Immunofluorescence kit and detection method for detecting expression of peripheral blood circulating tumor cells CA199 of pancreatic cancer patient

Technical Field

The invention relates to an immunofluorescence kit and a detection method for detecting the expression of peripheral blood circulating tumor cells CA199 of a pancreatic cancer patient, and belongs to the technical field of molecular biology.

Background

Pancreatic cancer is a common malignancy of the digestive system and one of the worst prognosis, among deaths caused by malignancies, pancreatic cancer ranks fourth, 90% of patients die within one year after diagnosis, and 5-year survival rate is less than 5%. As early symptoms of pancreatic cancer are hidden, the pancreatic cancer is not specific, the pancreatic cancer is highly invasive, the pancreatic cancer is early in metastasis, the pancreatic cancer is mostly in the middle and late stages when the pancreatic cancer is diagnosed, the surgical resection rate is low, and the pancreatic cancer is diagnosed only by 15%, the selection of the treatment method for pancreatic cancer patients is particularly important, and unnecessary surgical trauma and risks can be avoided for part of patients.

CAl99(carbohydrate antigen 99), also known as tumor associated 199 antigen, gastrointestinal cancer associated antigen or glycoantigen, is a mucin tumor marker that is glycolipids on the cell membrane and exists as mucin in the blood.

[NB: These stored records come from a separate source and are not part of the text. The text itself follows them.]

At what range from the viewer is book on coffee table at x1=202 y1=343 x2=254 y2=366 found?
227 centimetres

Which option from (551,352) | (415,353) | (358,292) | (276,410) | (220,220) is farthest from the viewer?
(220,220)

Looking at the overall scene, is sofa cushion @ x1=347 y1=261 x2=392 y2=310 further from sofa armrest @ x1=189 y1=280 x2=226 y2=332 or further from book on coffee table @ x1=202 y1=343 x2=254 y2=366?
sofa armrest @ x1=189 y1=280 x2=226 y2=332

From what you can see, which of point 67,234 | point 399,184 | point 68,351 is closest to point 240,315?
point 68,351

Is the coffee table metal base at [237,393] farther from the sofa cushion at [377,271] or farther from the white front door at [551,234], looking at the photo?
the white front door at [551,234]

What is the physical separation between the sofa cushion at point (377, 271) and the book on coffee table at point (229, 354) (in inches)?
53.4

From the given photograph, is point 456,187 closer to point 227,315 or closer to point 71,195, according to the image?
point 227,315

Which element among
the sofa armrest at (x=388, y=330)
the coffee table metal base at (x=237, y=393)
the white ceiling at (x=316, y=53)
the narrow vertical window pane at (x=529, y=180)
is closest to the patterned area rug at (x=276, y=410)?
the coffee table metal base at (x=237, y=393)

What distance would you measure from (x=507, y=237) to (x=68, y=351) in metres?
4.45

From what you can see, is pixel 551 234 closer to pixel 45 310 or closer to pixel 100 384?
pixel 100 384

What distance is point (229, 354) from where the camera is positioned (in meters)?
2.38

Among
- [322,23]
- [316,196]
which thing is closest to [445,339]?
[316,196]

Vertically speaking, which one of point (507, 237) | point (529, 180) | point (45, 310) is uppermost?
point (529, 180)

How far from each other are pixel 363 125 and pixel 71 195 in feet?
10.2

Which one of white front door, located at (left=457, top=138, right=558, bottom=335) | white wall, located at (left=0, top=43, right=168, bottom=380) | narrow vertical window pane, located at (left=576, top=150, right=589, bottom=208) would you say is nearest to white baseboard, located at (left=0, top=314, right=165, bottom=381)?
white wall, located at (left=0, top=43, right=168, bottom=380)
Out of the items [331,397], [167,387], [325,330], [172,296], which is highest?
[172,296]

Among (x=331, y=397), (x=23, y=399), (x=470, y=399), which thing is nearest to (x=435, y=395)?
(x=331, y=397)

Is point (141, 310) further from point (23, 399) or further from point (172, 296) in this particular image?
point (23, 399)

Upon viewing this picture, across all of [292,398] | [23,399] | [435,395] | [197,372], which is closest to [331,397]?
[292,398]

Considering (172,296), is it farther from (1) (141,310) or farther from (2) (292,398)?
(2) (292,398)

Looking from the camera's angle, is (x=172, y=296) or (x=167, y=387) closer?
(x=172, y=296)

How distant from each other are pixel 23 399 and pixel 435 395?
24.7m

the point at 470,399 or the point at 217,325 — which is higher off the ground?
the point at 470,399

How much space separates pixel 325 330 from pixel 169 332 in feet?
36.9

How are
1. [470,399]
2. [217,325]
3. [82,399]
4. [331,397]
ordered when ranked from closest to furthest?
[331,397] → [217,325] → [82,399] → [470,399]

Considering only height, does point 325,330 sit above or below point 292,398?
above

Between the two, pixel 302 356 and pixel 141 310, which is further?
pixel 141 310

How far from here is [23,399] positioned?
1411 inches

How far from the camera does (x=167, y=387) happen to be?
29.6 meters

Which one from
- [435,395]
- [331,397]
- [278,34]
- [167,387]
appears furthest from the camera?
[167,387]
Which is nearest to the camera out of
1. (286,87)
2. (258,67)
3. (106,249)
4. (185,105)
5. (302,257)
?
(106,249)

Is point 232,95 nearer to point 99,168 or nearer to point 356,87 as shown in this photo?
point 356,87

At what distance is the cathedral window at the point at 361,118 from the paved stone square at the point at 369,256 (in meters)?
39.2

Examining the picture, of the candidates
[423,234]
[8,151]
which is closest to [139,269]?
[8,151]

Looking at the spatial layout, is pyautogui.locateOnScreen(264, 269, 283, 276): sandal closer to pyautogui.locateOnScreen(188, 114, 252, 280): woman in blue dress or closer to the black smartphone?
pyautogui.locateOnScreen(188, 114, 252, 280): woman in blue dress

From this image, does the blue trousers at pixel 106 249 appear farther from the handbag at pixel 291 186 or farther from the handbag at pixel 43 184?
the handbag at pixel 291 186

CAl99 is an antigenic substance highly associated with adenocarcinoma, produced by adenocarcinoma cells, and is introduced into the blood stream via the thoracic duct. The normal reference value of the serum CAl99 is 39 kU/L, the CAl99 concentration in the malignant tumor serum is obviously increased, especially for patients with pancreatic cancer and colon cancer, the increase is several times to dozens of times different, even can reach 1000U/mL, so the method is mainly used for early diagnosis of pancreatic cancer, and in the current clinical practice, the sample detected by the CA199 of the pancreatic cancer patient is mainly tumor tissue, is from operation or puncture biopsy, and is difficult to detect for a plurality of times or in real time.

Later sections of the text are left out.